● **TASK DETAILS**
Print only the lines from the top of the data through the line with "Benelli Algérie relance", both included, skipping every picture.

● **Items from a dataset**
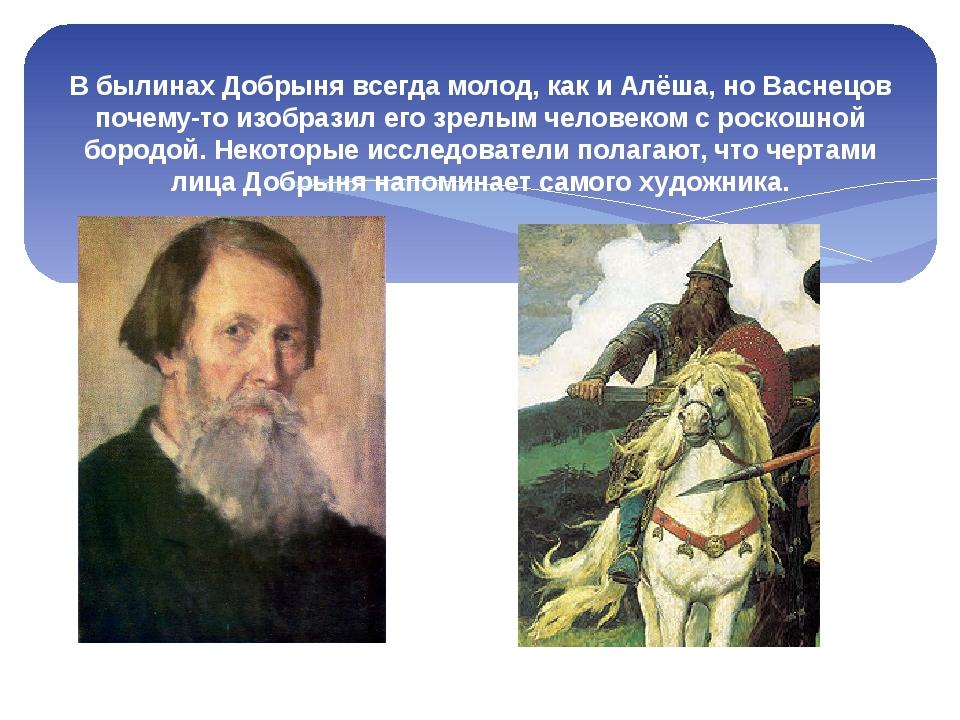 В былинах Добрыня всегда молод, как и Алёша, но Васнецов почему-то изобразил...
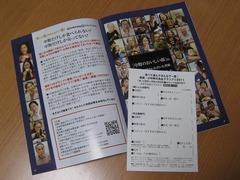 おこのみっくすマガジン(2010年10月号)逸品グランプリ特集
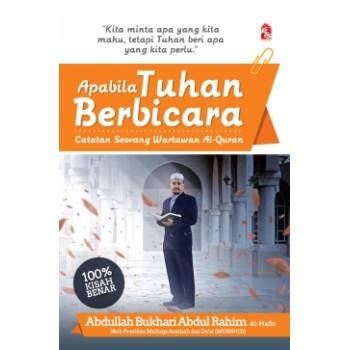 Apabila Tuhan Berbicara -  Catatan Seorang Wartawan Al-Quran
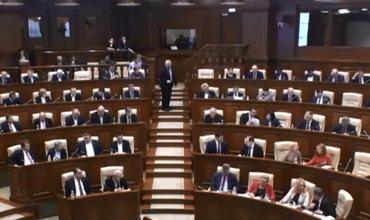 2 марта депутаты Украины, Грузии и Молдовы обсудят проблемы безопасности
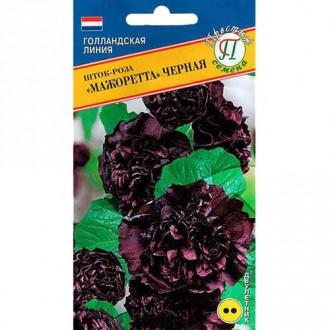 Шток-роза Мажоретта черная Престиж изображение 1
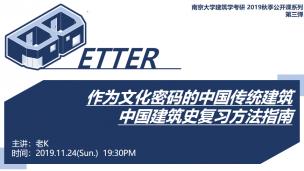 作为文化密码的中国传统建筑-中国建筑史复习方法指南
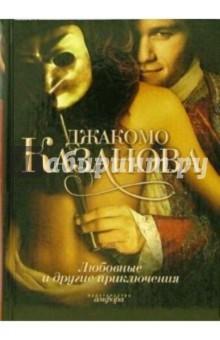 Казанова Джованни Джакомо Любовные и другие приключения Джакомо Казановы: Мемуары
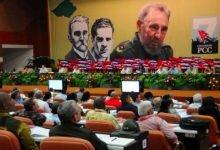 کنگره حزب کمونیست کوبا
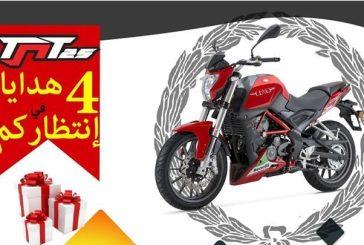 Benelli Algérie relance son pack cadeaux pour l'achat d'une TNT25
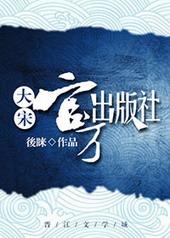 大宋官方出版社
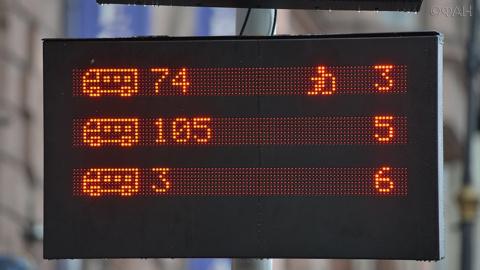 Сто новых автобусов пополнят…
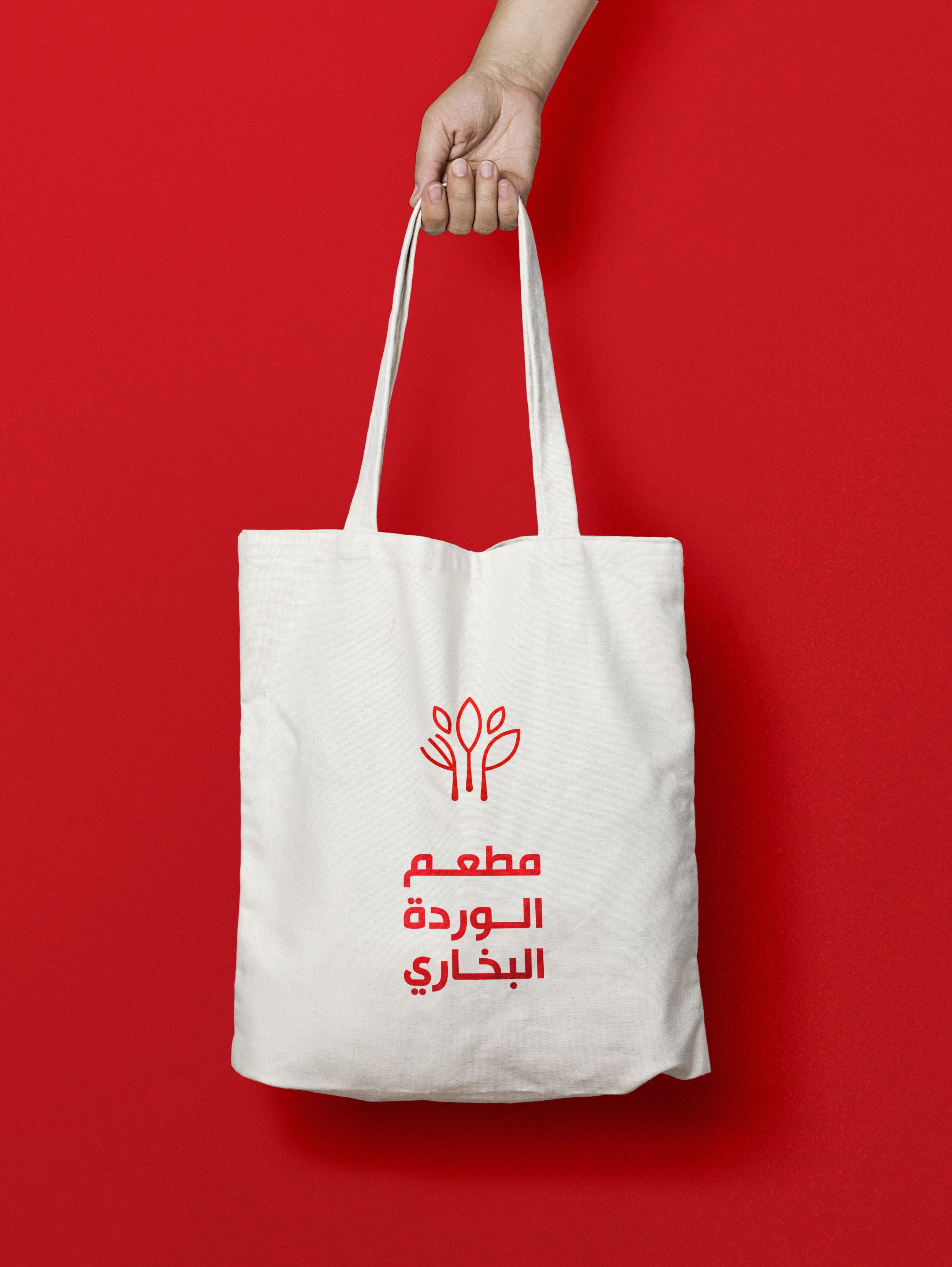 شعار مطعم الوردة البخاري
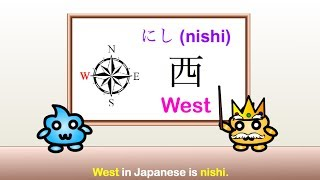 Japanese Vocabulary - North, South, East, West in Japanese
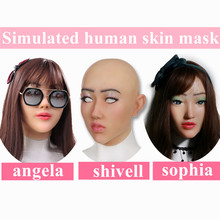 Artificial Simulated Face Silicone Women Human Skin For Men To Be Crossdresser Masquerade Halloween Fake Breast Forms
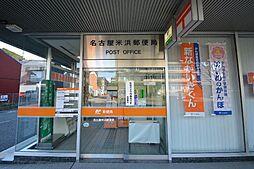 名古屋米浜郵便局まで595m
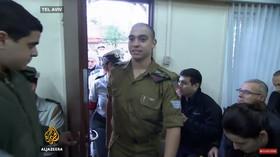 Elor Azaria (voják odsouzený za vraždu)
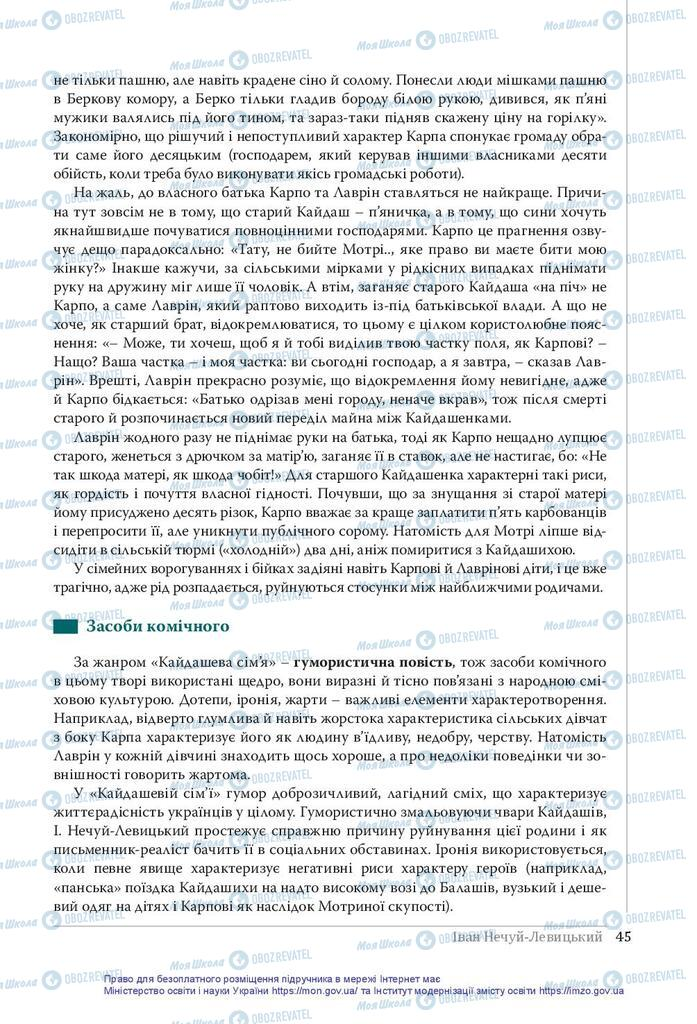 Учебники Укр лит 10 класс страница 45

● **ANSWER TO THE PROBLEM**
 В былинах Добрыня всегда молод, как и Алёша, но Васнецов почему-то изобразил...
 おこのみっくすマガジン(2010年10月号)逸品グランプリ特集
 Apabila Tuhan Berbicara -  Catatan Seorang Wartawan Al-Quran
 2 марта депутаты Украины, Грузии и Молдовы обсудят проблемы безопасности
 Шток-роза Мажоретта черная Престиж изображение 1
 作为文化密码的中国传统建筑-中国建筑史复习方法指南
 Казанова Джованни Джакомо Любовные и другие приключения Джакомо Казановы: Мемуары
 کنگره حزب کمونیست کوبا
 Benelli Algérie relance son pack cadeaux pour l'achat d'une TNT25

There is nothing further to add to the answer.